**Task directions**
In the material below, locate each line that contains the string "scatter" and copy those lines, treating uppercase and lowercase letters as different.

+++ Data excerpts

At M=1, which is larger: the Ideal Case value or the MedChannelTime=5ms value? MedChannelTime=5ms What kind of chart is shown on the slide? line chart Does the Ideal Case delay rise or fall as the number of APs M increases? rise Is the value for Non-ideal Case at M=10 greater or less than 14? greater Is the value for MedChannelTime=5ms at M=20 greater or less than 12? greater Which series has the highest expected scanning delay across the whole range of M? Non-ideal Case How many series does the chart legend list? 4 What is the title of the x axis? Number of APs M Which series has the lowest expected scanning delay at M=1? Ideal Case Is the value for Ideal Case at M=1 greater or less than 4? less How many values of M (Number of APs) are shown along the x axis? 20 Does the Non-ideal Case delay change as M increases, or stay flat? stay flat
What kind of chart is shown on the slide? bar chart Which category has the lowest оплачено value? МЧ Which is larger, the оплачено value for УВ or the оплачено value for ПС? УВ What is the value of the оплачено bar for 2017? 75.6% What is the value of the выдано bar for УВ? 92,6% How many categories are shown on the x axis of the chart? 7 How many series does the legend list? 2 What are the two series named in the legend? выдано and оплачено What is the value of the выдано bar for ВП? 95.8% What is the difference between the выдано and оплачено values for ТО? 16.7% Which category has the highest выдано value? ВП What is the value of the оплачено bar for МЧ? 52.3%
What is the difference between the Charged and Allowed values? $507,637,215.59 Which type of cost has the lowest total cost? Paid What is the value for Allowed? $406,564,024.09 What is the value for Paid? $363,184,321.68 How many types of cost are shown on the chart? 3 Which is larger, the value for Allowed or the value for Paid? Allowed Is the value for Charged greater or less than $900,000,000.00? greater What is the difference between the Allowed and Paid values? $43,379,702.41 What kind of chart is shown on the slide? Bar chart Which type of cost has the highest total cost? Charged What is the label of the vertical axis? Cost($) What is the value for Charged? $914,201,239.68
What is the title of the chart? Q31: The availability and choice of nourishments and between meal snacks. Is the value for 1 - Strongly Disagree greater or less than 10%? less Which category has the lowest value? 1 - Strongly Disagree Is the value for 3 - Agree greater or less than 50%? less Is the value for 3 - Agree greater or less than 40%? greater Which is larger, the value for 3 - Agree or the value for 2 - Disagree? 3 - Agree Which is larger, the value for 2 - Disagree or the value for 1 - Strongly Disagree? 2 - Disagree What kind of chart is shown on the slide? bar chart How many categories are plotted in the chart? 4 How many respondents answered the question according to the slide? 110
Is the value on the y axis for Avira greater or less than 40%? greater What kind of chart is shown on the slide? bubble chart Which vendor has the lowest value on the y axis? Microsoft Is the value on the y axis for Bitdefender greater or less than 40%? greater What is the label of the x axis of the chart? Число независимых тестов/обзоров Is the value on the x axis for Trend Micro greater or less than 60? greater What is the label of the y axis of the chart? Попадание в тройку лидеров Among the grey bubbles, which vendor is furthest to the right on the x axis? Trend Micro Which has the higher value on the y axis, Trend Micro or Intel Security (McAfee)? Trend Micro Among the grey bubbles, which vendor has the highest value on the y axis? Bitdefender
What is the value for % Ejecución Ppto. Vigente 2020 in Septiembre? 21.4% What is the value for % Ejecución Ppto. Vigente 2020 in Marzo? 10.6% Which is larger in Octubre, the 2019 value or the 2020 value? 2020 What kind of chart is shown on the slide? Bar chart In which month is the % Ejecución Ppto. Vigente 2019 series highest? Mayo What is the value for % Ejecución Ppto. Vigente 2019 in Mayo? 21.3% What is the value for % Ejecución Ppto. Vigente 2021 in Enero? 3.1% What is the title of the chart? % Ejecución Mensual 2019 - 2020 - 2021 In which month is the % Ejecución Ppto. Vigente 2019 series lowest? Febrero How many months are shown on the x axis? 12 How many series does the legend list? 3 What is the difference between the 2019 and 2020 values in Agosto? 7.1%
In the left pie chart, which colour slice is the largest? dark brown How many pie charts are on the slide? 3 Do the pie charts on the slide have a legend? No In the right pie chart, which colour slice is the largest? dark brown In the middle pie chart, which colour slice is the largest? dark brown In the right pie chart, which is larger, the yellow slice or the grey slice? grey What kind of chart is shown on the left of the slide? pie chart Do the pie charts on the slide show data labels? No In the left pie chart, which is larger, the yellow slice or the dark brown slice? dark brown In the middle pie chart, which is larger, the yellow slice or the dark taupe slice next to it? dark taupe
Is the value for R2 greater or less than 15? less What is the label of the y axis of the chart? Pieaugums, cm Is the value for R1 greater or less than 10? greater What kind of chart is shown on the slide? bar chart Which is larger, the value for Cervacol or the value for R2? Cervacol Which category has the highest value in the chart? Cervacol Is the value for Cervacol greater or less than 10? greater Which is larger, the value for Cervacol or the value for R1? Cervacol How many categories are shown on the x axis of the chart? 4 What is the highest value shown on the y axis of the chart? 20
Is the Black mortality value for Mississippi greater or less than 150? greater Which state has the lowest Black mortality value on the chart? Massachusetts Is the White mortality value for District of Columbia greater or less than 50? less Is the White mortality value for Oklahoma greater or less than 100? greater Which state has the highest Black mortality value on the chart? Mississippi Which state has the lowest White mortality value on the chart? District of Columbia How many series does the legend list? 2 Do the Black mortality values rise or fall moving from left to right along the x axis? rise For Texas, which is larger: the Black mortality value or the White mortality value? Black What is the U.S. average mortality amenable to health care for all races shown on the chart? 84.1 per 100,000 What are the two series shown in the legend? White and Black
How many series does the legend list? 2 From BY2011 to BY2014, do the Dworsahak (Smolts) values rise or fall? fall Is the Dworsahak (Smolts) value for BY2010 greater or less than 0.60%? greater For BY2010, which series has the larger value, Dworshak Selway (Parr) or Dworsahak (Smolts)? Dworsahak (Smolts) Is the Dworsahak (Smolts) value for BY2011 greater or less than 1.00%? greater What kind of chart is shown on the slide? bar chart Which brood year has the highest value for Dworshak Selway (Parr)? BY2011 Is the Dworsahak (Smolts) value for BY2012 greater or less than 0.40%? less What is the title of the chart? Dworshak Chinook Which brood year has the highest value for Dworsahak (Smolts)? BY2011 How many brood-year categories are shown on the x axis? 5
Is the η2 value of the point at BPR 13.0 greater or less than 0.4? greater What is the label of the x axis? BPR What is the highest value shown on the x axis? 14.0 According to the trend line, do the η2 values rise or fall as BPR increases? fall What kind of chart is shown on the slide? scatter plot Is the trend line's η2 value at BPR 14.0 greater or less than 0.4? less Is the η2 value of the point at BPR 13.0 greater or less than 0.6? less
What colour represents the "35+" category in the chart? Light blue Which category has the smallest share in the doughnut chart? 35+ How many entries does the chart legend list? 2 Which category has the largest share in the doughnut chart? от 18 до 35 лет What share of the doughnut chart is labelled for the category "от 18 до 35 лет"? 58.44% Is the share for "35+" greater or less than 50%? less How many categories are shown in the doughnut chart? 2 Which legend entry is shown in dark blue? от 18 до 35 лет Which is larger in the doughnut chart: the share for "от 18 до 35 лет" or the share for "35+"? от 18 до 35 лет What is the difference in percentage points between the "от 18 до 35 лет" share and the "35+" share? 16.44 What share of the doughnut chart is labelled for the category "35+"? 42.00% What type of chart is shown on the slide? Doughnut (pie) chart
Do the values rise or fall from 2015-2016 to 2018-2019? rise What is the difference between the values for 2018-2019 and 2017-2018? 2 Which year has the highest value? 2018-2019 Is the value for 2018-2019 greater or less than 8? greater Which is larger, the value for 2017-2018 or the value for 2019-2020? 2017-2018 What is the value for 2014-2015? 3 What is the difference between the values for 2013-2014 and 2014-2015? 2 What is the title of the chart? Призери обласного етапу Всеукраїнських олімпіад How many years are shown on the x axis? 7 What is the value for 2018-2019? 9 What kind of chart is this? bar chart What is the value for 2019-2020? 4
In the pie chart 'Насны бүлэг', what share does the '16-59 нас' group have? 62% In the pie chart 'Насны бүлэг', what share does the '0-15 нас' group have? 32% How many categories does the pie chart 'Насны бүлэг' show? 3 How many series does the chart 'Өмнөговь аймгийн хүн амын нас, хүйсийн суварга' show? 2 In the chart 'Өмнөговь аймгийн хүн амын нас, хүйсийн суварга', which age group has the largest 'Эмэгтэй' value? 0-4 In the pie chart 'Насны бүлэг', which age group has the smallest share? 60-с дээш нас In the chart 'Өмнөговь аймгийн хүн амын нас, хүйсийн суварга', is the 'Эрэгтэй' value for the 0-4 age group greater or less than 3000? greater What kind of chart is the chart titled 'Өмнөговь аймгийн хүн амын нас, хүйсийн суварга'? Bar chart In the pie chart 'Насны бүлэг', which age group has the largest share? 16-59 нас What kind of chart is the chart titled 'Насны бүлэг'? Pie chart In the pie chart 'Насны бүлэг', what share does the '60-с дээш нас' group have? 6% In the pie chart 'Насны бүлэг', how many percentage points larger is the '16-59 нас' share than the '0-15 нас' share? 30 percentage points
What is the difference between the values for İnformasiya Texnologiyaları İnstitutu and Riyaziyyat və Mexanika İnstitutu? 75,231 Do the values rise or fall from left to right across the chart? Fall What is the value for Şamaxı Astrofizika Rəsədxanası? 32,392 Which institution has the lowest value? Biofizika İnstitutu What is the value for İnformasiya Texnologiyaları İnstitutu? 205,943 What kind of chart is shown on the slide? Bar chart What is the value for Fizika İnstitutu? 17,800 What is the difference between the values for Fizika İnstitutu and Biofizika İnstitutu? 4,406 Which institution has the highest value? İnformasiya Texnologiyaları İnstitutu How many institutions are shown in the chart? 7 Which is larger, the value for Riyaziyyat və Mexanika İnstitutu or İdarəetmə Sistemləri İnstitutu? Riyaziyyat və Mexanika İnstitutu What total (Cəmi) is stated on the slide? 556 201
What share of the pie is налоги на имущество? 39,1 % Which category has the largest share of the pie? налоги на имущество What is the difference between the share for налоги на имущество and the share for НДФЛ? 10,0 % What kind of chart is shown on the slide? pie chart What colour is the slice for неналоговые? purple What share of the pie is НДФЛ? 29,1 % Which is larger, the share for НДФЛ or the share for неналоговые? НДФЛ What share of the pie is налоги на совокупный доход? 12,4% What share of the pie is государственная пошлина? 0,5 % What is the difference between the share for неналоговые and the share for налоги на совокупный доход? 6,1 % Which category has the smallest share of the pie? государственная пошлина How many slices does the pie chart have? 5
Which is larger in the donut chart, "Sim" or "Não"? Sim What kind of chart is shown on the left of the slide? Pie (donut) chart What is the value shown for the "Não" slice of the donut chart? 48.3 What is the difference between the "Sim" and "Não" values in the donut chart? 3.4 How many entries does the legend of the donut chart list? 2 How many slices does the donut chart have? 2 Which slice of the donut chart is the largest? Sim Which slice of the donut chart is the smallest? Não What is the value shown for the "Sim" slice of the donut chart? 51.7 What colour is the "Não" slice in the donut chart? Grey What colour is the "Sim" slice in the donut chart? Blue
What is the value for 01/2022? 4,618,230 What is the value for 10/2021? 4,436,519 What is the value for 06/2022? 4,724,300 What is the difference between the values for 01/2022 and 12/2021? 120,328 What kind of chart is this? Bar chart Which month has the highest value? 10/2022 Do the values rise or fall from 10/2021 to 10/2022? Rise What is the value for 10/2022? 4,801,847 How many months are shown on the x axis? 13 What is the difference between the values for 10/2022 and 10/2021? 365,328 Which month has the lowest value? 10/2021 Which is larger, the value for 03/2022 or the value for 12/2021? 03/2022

++++++

**Answer for this exercise**
Is the η2 value of the point at BPR 13.0 greater or less than 0.4? greater What is the label of the x axis? BPR What is the highest value shown on the x axis? 14.0 According to the trend line, do the η2 values rise or fall as BPR increases? fall What kind of chart is shown on the slide? scatter plot Is the trend line's η2 value at BPR 14.0 greater or less than 0.4? less Is the η2 value of the point at BPR 13.0 greater or less than 0.6? less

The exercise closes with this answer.